SELECTED TEXT:
Segment Open
A Malbranchea species mould was isolated from a five-month stage aborted fetus in a dairy herd. It can be found in decaying vegetation, soil and animal faeces.

Neospora

Neospora was suspected to be the cause of abortion in several herds – with positive results on maternal and fetal fluid serology, and PCR testing of fetal brain and placenta – although histopathology is required to confirm neosporosis as the cause of an abortion.

In one suspected case, a three-day-old south Devon calf with ataxia since birth was born into a herd with a history of Neospora exposure. The calf was negative for BVD antibodies and antigen, but had a high level of antibodies to Neospora. These could have been due to congenital infection or colostral antibodies, but even with the latter a very high risk would still exist of it being congenitally infected.

While many infected calves are born normal, in some cases clinical signs – such as ataxia, paralysis and hyperextension of the forelimbs or hindlimbs – can occur.

Neosporosis was also suspected to be implicated in a spate of recent abortions in a dairy herd, with six out of seven recently aborted cows being seropositive and a high positive titre being detected in a bulk milk sample.

BVD virus

Evidence of BVD virus infection was detected in abortion cases from a number of herds on either PCR or antigen ELISA testing.

In one case, where a five-year-old cow had aborted at five months of gestation, the history was of several cows having delivered weak calves or the calves having died.

Investigation of a six-month-stage abortion in a dairy herd – in which it was suspected active BVD virus infection existed and where salmonellosis had been diagnosed recently – a level of BVD virus in the foetus was detected that was suggestive of it being a persistently infected animal. BVD virus infection may, therefore, not have been the cause of the abortion, but it confirmed active BVD virus infection was present in the herd.
Segment Closed
QUESTIONS TO ANSWER:
1. List the clinical signs that the text on cattle abortions says can occur in some calves infected with Neospora.
2. Condense the paragraph of the text on cattle abortions that begins "In one suspected case" into two or three short sentences.
3. In the text on cattle abortions, retype the passage starting with "In one suspected" and going on through "bulk milk sample.".

DATA FOR ANALYSIS:
Segment Open
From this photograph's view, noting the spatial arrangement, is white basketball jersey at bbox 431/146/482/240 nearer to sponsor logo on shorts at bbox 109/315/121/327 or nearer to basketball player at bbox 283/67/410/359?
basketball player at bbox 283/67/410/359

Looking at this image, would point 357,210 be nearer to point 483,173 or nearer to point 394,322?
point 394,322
Segment Closed
Segment Open
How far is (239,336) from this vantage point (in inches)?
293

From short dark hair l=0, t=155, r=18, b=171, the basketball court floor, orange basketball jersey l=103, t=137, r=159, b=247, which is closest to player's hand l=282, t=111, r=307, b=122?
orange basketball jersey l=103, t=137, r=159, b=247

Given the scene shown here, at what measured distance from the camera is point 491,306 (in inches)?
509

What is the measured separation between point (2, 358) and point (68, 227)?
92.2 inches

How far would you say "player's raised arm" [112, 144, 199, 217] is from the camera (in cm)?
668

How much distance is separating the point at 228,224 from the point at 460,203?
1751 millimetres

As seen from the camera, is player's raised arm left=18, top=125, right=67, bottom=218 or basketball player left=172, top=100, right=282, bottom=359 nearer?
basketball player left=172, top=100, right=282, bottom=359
Segment Closed
SOLUTIONS TO THE TASKS:
1.
- Ataxia
- Paralysis
- Hyperextension of the forelimbs or hindlimbs

2. A three-day-old south Devon calf, ataxic since birth, came from a herd with a history of Neospora exposure. It was negative for BVD antibodies and antigen but had high Neospora antibody levels, from either congenital infection or colostrum. Even if colostral, the antibodies still meant a very high risk of congenital infection.

3.
In one suspected case, a three-day-old south Devon calf with ataxia since birth was born into a herd with a history of Neospora exposure. The calf was negative for BVD antibodies and antigen, but had a high level of antibodies to Neospora. These could have been due to congenital infection or colostral antibodies, but even with the latter a very high risk would still exist of it being congenitally infected.

While many infected calves are born normal, in some cases clinical signs – such as ataxia, paralysis and hyperextension of the forelimbs or hindlimbs – can occur.

Neosporosis was also suspected to be implicated in a spate of recent abortions in a dairy herd, with six out of seven recently aborted cows being seropositive and a high positive titre being detected in a bulk milk sample.